We all have blind spots – things about us that we don’t see. We need others to show us these areas and help us to grow and change. The apostle Paul tells us to learn to ‘speak the truth in love’ to one another (Eph.4:15). We all need truth-tellers. The truth can set us free. Some people speak the truth but not in a loving manner while others are so loving that they never speak the truth.
We all need to be lovingly assertive, when appropriate. Avoid being overly assertive which leads to aggression. Avoid being under-assertive, allowing people to walk all over you.
Confrontation is not easy. In fact, it can be very difficult. We all fear being disliked. We may be afraid of making things worse. However, usually it is the attitude in which you confront that makes things worse, not the confrontation itself. We may fear rejection. We may find it difficult to share our feelings. We may think that confrontation will destroy love and trust. Actually, if done correctly, confrontation can build more love and trust into the relationship.
We can confront without hurting. We must not hang on to our anger and hurt.
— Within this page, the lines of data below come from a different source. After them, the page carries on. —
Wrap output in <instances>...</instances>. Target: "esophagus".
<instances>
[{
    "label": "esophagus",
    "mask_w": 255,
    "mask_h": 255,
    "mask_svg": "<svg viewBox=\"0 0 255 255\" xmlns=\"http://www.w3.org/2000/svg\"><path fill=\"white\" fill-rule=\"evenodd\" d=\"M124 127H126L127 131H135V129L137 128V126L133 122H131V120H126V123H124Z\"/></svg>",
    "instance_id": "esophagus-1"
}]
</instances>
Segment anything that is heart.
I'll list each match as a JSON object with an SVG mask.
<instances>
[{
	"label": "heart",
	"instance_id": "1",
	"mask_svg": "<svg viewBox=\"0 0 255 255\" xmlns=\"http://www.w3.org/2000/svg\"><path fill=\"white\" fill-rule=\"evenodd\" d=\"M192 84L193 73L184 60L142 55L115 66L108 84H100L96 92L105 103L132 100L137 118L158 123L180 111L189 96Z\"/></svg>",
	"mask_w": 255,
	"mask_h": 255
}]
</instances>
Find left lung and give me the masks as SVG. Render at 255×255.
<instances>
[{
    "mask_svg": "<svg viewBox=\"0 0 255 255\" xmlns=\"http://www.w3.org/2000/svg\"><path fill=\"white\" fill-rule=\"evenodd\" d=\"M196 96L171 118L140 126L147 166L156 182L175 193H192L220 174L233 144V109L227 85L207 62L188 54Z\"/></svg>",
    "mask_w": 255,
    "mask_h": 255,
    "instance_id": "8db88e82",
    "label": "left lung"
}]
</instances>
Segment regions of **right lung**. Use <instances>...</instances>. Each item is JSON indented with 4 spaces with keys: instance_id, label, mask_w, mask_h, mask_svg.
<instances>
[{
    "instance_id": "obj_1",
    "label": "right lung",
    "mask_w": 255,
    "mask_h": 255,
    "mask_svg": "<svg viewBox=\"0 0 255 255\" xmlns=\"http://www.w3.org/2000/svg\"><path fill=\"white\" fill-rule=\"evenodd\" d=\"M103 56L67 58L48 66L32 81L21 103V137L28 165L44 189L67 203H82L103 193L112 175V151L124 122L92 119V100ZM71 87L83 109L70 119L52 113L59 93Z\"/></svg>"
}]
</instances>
We need to take responsibility for our feelings. Share your feelings and thoughts honestly and openly. Always seek to maintain the relationship. Have the courage and the consideration to confront lovingly.
Assertiveness and confrontation always need to be done with the right spirit. We should not be either overeager or too hesitant to confront. We should confront, not because it makes us feel good, but because we are committed to the quality of our relationships. Confronting with the right spirit comes out of having the right goal in your confrontation.
Is there someone you need to have an open and honest conversation with? Don't leave it any longer. Ask God for wisdom to speak the truth in love ... as soon as you can. I think you'll be glad you did.